Timbal

Timbal 2.0 is in beta. The API is stable — we're finalizing docs and tooling before the full release.

Simple, performant, battle-tested framework for building reliable AI applications.

Installation

pip install timbal

Timbal is modular. The bare install includes the agent/workflow engine, both Anthropic and OpenAI providers, MCP support, and tracing. Install extras only when you need them:

Extra	What it adds	When to use
`timbal[server]`	FastAPI + uvicorn	Serving agents over HTTP
`timbal[documents]`	PyMuPDF + openpyxl + python-docx	Reading PDFs, Excel, Word files
`timbal[evals]`	rich	Running the evals CLI
`timbal[codegen]`	libcst + ruff	Using the code generation tools
`timbal[all]`	Everything above

pip install 'timbal[server]'
pip install 'timbal[documents,evals]'
pip install 'timbal[all]'

From source

git clone https://github.com/timbal-ai/timbal.git
cd timbal
uv sync --dev

Two patterns, one interface

Agent — autonomous reasoning

The LLM decides what to do. You provide tools and a goal.

from timbal import Agent
from timbal.tools import WebSearch
from datetime import datetime

def get_datetime() -> str:
    return datetime.now().isoformat()

agent = Agent(
    name="assistant",
    model="anthropic/claude-sonnet-4-6",
    tools=[get_datetime, WebSearch()],
    max_tokens=1024,
)

result = await agent.collect(prompt="What time is it in Tokyo right now?")
print(result.output)

Workflow — explicit pipelines

You define the steps. The framework handles concurrency and dependency resolution.

import httpx
from timbal import Workflow
from timbal.state import get_run_context
from timbal.tools import Write

async def fetch(url: str) -> str:
    async with httpx.AsyncClient(follow_redirects=True) as client:
        return (await client.get(url)).text

workflow = (
    Workflow(name="scraper")
    .step(fetch)
    .step(
        Write(),
        path="./output.html",
        content=lambda: get_run_context().step_span("fetch").output,
    )
)

await workflow.collect(url="https://timbal.ai")

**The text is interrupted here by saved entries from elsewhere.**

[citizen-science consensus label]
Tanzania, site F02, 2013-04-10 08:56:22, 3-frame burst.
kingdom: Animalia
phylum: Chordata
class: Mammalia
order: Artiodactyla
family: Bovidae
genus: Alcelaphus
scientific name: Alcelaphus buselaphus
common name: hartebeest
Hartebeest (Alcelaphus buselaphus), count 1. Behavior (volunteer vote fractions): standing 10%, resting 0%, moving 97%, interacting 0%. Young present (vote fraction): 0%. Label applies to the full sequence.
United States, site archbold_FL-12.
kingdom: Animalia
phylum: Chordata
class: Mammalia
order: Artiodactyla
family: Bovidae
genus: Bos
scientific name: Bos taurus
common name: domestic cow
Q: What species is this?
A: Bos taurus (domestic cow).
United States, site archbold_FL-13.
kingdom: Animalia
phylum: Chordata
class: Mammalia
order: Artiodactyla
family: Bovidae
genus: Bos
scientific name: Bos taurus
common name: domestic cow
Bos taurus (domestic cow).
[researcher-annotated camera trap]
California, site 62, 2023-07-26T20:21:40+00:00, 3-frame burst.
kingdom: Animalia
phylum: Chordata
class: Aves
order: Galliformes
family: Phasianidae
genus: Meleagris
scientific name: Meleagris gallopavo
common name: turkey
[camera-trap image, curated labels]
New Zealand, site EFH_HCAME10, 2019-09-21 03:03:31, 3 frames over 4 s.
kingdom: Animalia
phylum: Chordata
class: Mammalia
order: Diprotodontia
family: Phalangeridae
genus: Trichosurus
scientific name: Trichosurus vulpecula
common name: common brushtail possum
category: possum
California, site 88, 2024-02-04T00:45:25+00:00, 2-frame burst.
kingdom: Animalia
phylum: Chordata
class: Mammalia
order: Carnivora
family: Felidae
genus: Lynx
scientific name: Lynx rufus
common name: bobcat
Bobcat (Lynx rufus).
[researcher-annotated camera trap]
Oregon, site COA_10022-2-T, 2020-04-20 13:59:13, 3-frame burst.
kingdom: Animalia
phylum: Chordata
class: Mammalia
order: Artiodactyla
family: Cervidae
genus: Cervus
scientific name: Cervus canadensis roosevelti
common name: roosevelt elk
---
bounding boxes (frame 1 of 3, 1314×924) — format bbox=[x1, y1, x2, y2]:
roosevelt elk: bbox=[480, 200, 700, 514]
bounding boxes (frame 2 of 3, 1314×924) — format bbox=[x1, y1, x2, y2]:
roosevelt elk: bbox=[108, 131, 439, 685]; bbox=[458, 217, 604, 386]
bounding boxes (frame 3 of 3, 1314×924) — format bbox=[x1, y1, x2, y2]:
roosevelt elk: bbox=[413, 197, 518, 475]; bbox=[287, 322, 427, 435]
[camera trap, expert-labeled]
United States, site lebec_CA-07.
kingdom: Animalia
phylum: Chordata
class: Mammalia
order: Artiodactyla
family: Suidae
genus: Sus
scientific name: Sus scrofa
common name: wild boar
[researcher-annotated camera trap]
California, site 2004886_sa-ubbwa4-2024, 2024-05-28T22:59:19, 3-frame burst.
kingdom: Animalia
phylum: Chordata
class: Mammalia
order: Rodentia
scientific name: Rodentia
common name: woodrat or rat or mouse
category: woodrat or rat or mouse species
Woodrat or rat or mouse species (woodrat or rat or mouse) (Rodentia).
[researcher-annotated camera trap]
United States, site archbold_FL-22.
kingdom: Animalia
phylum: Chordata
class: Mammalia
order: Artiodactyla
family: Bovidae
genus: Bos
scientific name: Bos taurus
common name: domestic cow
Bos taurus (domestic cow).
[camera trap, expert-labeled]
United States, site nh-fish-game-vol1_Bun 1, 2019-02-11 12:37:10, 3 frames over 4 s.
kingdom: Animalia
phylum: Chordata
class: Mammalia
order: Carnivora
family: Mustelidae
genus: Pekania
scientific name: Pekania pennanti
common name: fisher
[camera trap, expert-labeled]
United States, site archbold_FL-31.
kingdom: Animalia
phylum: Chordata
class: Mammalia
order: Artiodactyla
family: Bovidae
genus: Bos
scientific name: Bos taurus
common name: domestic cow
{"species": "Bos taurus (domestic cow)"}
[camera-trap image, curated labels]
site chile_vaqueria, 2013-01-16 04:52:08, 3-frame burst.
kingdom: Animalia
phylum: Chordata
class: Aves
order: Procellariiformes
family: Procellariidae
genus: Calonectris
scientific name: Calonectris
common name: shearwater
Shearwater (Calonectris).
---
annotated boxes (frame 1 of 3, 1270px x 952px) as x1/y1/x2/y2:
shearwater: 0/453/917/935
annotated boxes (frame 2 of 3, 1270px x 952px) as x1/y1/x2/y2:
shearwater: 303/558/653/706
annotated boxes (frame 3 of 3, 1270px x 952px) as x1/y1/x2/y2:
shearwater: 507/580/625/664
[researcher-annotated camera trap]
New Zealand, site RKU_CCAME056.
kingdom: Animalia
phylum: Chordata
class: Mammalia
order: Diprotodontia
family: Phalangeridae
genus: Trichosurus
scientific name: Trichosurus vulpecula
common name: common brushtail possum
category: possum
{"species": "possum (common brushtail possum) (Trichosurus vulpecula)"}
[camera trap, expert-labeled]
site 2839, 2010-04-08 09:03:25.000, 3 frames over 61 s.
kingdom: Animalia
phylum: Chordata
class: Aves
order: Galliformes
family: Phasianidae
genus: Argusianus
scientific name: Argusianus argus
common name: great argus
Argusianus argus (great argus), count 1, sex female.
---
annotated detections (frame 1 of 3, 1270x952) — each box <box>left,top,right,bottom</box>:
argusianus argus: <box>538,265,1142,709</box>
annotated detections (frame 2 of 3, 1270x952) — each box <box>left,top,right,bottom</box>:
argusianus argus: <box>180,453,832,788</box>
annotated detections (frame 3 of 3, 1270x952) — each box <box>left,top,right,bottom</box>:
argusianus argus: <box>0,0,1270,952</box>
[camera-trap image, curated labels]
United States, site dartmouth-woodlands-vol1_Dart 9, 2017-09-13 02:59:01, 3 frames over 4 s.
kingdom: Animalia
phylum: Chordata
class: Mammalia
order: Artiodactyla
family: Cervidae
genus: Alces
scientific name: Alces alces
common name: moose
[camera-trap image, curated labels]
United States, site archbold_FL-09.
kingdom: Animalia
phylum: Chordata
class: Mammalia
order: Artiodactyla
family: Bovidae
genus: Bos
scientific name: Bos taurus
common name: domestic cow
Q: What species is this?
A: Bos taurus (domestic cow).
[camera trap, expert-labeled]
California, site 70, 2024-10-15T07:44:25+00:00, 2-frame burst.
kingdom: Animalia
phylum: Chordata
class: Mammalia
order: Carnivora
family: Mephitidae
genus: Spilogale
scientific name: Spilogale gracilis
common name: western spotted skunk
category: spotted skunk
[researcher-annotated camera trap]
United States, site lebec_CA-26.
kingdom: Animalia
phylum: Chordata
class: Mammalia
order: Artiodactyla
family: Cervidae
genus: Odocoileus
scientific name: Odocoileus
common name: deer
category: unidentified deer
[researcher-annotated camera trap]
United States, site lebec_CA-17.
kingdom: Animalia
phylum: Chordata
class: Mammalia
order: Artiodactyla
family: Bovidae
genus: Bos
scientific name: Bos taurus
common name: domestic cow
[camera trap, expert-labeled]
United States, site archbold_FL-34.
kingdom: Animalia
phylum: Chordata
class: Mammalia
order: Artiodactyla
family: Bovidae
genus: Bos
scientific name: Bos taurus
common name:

Independent steps run concurrently. Dependencies are inferred automatically from step_span() references — no manual wiring needed.

Calling runnables

All Agent, Workflow, and Tool instances share the same interface.

# Collect all events, return final OutputEvent
result = await agent.collect(prompt="Hello")
print(result.output)           # final result
print(result.status.code)      # "success" | "error" | "cancelled"
print(result.usage)            # {"anthropic/claude-sonnet-4-6:input_tokens": 42, ...}

# Or stream events
async for event in agent(prompt="Hello"):
    if isinstance(event, DeltaEvent) and isinstance(event.item, TextDelta):
        print(event.item.text_delta, end="", flush=True)

Models

Any provider, one interface. Model strings follow provider/model-name:

anthropic/claude-sonnet-4-6       openai/gpt-4o
anthropic/claude-opus-4-6         openai/gpt-4o-mini
anthropic/claude-haiku-4-5        openai/o3
google/gemini-2.5-flash           groq/llama-3.3-70b-versatile
google/gemini-2.5-pro-preview     xai/grok-3
cerebras/llama-3.3-70b            sambanova/Meta-Llama-3.3-70B-Instruct

Full list and context window sizes in python/timbal/core/models.py.

Structured output

from pydantic import BaseModel

class Analysis(BaseModel):
    sentiment: str
    confidence: float
    summary: str

agent = Agent(model="openai/gpt-4o-mini", output_model=Analysis)
result = await agent.collect(prompt="Analyse: 'Timbal makes AI easy'")
print(result.output.sentiment)     # "positive"
print(result.output.confidence)    # 0.97

Streaming

from timbal.types.events import DeltaEvent
from timbal.types.events.delta import TextDelta

async for event in agent(prompt="Write a short poem"):
    if isinstance(event, DeltaEvent) and isinstance(event.item, TextDelta):
        print(event.item.text_delta, end="", flush=True)

Memory compaction

Long conversations grow large. Timbal has built-in strategies to keep context under control.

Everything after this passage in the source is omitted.